On 09/29/16 14:51, Ming Lei wrote:
On Thu, Sep 29, 2016 at 7:59 AM, Bart Van Assche
<bart.vanassche@xxxxxxxxxxx> wrote:
blk_quiesce_queue() prevents that new queue_rq() invocations
blk_mq_quiesce_queue()
Thanks, I will update the patch title and patch description.
+void blk_mq_quiesce_queue(struct request_queue *q)
+{
+ struct blk_mq_hw_ctx *hctx;
+ unsigned int i;
+ bool res, rcu = false;
+
+ spin_lock_irq(q->queue_lock);
+ WARN_ON_ONCE(blk_queue_quiescing(q));
+ queue_flag_set(QUEUE_FLAG_QUIESCING, q);
+ spin_unlock_irq(q->queue_lock);
+
+ res = __blk_mq_freeze_queue_start(q, false);
Looks the implementation is a bit tricky and complicated, if the percpu
usage counter isn't killed, it isn't necessary to touch .mq_freeze_depth
since you use QUEUE_FLAG_QUIESCING to set/get this status of
the queue.
>
> Then using synchronize_rcu() and rcu_read_lock()/rcu_read_unlock()

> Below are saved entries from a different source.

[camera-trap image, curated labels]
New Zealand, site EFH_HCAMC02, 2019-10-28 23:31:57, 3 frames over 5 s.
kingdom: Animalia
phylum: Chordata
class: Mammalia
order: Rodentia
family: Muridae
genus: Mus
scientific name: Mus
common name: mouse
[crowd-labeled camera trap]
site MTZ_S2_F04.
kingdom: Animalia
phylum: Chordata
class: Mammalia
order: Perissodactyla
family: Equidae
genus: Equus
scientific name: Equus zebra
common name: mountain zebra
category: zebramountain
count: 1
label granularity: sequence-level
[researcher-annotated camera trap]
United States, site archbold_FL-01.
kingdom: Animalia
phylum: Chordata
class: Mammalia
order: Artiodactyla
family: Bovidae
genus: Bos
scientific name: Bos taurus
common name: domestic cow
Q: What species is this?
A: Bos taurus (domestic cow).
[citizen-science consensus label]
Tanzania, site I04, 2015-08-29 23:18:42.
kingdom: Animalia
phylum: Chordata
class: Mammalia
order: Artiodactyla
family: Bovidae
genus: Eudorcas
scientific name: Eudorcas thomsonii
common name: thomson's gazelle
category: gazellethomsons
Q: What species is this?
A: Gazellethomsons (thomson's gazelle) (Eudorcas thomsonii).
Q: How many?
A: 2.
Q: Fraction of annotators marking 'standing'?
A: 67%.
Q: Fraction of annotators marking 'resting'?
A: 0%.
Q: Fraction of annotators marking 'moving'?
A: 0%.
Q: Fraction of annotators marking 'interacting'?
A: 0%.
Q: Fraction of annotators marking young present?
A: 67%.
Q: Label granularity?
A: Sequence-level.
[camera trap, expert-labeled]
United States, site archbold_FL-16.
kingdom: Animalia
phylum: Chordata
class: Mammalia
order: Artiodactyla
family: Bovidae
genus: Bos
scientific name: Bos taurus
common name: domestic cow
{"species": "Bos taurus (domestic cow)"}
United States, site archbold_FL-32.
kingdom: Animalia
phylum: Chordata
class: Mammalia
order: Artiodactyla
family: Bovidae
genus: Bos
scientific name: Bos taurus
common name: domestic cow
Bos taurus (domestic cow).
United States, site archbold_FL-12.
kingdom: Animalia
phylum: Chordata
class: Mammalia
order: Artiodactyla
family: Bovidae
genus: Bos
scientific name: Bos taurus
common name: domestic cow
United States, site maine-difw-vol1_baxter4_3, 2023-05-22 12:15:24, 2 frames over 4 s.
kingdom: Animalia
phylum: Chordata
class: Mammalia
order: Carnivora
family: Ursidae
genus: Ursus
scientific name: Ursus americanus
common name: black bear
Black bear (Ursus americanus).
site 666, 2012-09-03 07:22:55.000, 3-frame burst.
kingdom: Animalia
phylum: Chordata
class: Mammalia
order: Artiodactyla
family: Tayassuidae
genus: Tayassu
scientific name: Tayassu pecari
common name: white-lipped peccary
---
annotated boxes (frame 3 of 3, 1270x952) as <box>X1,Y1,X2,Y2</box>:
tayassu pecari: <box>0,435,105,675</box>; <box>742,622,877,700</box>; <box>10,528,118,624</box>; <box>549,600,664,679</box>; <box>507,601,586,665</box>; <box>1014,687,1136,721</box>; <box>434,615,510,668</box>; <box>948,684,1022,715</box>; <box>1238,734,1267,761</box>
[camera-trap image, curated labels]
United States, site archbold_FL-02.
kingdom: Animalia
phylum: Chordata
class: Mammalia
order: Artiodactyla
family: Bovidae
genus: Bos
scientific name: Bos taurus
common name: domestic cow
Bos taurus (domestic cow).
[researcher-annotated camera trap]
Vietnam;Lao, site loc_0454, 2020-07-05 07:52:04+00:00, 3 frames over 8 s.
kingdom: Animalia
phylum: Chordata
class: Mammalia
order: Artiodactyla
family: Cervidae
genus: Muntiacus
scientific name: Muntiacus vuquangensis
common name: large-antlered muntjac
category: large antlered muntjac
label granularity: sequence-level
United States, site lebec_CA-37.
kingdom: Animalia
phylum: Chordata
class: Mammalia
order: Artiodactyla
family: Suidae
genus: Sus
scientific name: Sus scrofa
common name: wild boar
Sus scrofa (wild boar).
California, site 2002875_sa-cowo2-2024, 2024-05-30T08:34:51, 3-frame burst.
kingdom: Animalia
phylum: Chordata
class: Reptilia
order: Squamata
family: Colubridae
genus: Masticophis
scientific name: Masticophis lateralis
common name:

> with the flag of QUIESCING may be enough to wait for completing
> of ongoing invocations of .queue_rq() and avoid to run new .queue_rq,
> right?
That's an interesting thought. Can you have a look at the attached patch
in which blk_mq_quiesce_queue() no longer manipulates the
mq_freeze_depth counter?
+ WARN_ON_ONCE(!res);
+ queue_for_each_hw_ctx(q, hctx, i) {
+ if (hctx->flags & BLK_MQ_F_BLOCKING) {
+ mutex_lock(&hctx->queue_rq_mutex);
+ mutex_unlock(&hctx->queue_rq_mutex);
Could you explain a bit why all BLOCKING is treated so special? And
that flag just means the hw queue always need to schedule asynchronously,
and of course even though the flag isn't set, it still may be run
asynchronously too. So looks it should be enough to just use RCU.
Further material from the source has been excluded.